As more industries are learning how 3D printing might aid in the type of work that they do, an increase of interior designers, architects, historians and others with an interest in communicating structural design are among those who are picking up 3D printing at a surprisingly quick pace.

A recent example comes from Singapore-based Mēkā Studios LLP. Mēkā, whose name is derived from the word 'Maker' in the Japanese language, is focused on enabling creativity and innovation through increasing access to digital fabrication tools such as 3D printing. As an authorized distributor for 3D printing materials as well as a hub for various 3D printing needs in the community ranging from servicing 3D printers to hosting training courses for local institutions and corporations, Mēkā has earned their place as one of the foremost experts on 3D printing in the area.

Recently, Mēkā teamed up with the Singapore Memory Project to create BuiltinSG, an immersive project that aims to preserve Singapore's rich cultural history through the use of 3D printed models, videos, short stories and exclusive interviews. In essence, the partnership is focused on immortalising the stories of people, places and things that have shaped Singapore's culture through a series of 3D printed collections.

National Theater

The first collection in the series will focus on a visual journey through places that played significant roles in the nation's development, including the Singapore National Theatre and religious icons such as the Jamae Mosque. In addition to 3D models and prints of the historical structures, the series will also incorporate interviews with architects, builders and other stakeholders that bring interesting insight to the visual journeys.

Jamae Mosque

Aiming to share the experience with as many people as possible, each building will have a 3D print that will be shared freely and available for anyone to download and print. Mēkā also plans to launch a competition in early 2015 that will allow people to have a larger role in the project with the ultimate goal of ensuring that the Mēkā designs are usable in everyday living.

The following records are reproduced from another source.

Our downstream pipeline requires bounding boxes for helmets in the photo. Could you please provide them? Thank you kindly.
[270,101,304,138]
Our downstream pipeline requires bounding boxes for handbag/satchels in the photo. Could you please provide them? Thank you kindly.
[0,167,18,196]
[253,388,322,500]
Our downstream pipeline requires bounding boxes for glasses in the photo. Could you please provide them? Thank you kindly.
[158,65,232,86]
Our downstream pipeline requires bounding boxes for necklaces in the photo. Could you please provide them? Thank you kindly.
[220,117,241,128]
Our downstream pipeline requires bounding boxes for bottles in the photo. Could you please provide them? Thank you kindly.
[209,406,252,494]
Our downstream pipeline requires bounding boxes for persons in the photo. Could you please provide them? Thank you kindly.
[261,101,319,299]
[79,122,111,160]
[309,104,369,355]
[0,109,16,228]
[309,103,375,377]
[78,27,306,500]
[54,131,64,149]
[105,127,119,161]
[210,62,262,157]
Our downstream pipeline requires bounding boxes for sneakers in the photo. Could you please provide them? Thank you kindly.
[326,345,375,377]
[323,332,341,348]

"The project really stemmed from an initiative in Singapore to collect memories, this was the Singapore Memory Project," Mēkā told 3Ders. "We wanted to give people a more tangible "memory" to hold on to and that is what we hope to achieve with BuiltinSG."

As for how they are creating the 3D printable buildings, the designers rebuild the structures in Google Sketchup and export the Sketchup files so that users can "remix" them if they desire or simply just print as-is.

Depending on the complexity of the model, the designers might break up the structures into multiple pieces, such as the Jamae Mosque that was broken into four for ease of printing. They have determined that on average, each of their free models will take approximately 6-10 hours to 3D print at 20% infill.

In developing the final working files, the Mēkā team did all of their test printing on a MakerBot Replicator 2 or a FlashForge Creator Pro. Additionally, prints were created on a handful of other machines to make sure that they would create a consistent print regardless of which machine a user might have.

Whether other countries or cities start to adopt a similar way of preserving their history is yet to be known, however the process of modeling and/or 3D scanning significant historical artifacts and locations has been picking up significant traction. Among others who are creating digital libraries of their collections are the Smithsonian and the British Museum. The option to 3D print your own artifacts has been extremely beneficial in allowing teachers to better communicate historical context in the classroom or to let museumgoers 'touch' an otherwise protected and sensitive piece of history.